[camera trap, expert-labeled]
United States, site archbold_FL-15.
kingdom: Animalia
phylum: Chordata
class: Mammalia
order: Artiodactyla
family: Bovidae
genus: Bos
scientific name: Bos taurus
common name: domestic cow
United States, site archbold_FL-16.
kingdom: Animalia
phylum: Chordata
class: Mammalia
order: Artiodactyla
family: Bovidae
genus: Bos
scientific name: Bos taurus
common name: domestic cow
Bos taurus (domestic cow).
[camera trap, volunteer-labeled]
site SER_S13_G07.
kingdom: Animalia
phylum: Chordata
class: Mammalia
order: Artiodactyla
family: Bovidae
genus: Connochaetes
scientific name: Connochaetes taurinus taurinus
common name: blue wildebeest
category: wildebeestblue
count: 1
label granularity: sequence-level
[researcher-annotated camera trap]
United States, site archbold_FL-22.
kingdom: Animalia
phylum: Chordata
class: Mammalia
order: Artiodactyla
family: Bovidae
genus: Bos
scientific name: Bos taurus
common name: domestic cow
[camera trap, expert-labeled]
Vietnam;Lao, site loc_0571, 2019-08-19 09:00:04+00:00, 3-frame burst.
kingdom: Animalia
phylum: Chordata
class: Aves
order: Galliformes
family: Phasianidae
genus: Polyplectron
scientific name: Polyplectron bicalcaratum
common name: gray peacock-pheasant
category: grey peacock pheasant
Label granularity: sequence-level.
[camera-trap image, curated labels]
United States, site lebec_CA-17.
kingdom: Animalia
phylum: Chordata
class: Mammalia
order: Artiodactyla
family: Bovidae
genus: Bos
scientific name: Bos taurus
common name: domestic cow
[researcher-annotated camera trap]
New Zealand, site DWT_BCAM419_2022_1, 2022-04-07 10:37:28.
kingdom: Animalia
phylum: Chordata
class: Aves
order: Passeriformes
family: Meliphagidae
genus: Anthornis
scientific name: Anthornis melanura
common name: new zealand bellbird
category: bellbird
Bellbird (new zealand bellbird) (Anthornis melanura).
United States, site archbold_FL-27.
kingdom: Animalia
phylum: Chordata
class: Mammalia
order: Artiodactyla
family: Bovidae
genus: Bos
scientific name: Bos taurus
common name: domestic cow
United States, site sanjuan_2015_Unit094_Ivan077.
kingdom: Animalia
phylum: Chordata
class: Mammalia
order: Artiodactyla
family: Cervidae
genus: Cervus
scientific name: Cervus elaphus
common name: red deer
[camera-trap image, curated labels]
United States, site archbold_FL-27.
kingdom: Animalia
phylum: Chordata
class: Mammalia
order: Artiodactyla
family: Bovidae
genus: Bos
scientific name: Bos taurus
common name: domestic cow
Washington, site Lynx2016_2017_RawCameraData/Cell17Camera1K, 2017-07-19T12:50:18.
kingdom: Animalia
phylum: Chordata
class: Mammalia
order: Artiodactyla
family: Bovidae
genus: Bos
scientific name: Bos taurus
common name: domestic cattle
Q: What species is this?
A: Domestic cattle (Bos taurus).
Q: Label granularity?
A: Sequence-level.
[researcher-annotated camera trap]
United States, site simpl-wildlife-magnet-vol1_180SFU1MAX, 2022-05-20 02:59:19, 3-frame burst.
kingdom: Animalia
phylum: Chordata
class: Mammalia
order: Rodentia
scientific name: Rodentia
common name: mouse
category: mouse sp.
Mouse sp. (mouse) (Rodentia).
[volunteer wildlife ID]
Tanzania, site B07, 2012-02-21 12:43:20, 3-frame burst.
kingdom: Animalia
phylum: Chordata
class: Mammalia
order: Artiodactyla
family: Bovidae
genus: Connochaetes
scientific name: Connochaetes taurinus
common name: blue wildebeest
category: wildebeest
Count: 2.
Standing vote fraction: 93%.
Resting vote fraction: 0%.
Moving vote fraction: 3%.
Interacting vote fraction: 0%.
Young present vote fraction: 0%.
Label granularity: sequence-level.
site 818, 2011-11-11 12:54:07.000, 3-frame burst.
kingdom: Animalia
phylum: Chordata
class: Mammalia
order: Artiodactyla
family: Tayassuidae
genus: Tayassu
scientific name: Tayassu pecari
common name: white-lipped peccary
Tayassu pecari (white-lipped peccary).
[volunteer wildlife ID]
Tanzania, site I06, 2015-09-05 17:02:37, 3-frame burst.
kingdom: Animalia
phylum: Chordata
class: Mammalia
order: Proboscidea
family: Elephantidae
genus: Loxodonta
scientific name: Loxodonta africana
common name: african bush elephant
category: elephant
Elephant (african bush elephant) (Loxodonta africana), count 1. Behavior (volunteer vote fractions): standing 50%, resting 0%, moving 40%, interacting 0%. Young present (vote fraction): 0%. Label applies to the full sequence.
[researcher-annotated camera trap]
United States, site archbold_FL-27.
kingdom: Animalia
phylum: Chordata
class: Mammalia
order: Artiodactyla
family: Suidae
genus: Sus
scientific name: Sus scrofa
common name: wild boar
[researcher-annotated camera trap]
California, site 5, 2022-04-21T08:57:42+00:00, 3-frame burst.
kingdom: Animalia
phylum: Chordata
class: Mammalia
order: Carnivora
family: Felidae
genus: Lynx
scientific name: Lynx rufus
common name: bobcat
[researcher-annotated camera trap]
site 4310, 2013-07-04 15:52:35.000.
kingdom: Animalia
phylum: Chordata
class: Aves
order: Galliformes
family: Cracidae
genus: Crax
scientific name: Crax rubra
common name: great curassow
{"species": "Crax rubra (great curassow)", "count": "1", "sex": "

——

*What you should do:* Return the opening line of the data and every line after it through the line containing "family: Meliphagidae", please, exactly as written and with nothing added.

*Solution:*
[camera trap, expert-labeled]
United States, site archbold_FL-15.
kingdom: Animalia
phylum: Chordata
class: Mammalia
order: Artiodactyla
family: Bovidae
genus: Bos
scientific name: Bos taurus
common name: domestic cow
United States, site archbold_FL-16.
kingdom: Animalia
phylum: Chordata
class: Mammalia
order: Artiodactyla
family: Bovidae
genus: Bos
scientific name: Bos taurus
common name: domestic cow
Bos taurus (domestic cow).
[camera trap, volunteer-labeled]
site SER_S13_G07.
kingdom: Animalia
phylum: Chordata
class: Mammalia
order: Artiodactyla
family: Bovidae
genus: Connochaetes
scientific name: Connochaetes taurinus taurinus
common name: blue wildebeest
category: wildebeestblue
count: 1
label granularity: sequence-level
[researcher-annotated camera trap]
United States, site archbold_FL-22.
kingdom: Animalia
phylum: Chordata
class: Mammalia
order: Artiodactyla
family: Bovidae
genus: Bos
scientific name: Bos taurus
common name: domestic cow
[camera trap, expert-labeled]
Vietnam;Lao, site loc_0571, 2019-08-19 09:00:04+00:00, 3-frame burst.
kingdom: Animalia
phylum: Chordata
class: Aves
order: Galliformes
family: Phasianidae
genus: Polyplectron
scientific name: Polyplectron bicalcaratum
common name: gray peacock-pheasant
category: grey peacock pheasant
Label granularity: sequence-level.
[camera-trap image, curated labels]
United States, site lebec_CA-17.
kingdom: Animalia
phylum: Chordata
class: Mammalia
order: Artiodactyla
family: Bovidae
genus: Bos
scientific name: Bos taurus
common name: domestic cow
[researcher-annotated camera trap]
New Zealand, site DWT_BCAM419_2022_1, 2022-04-07 10:37:28.
kingdom: Animalia
phylum: Chordata
class: Aves
order: Passeriformes
family: Meliphagidae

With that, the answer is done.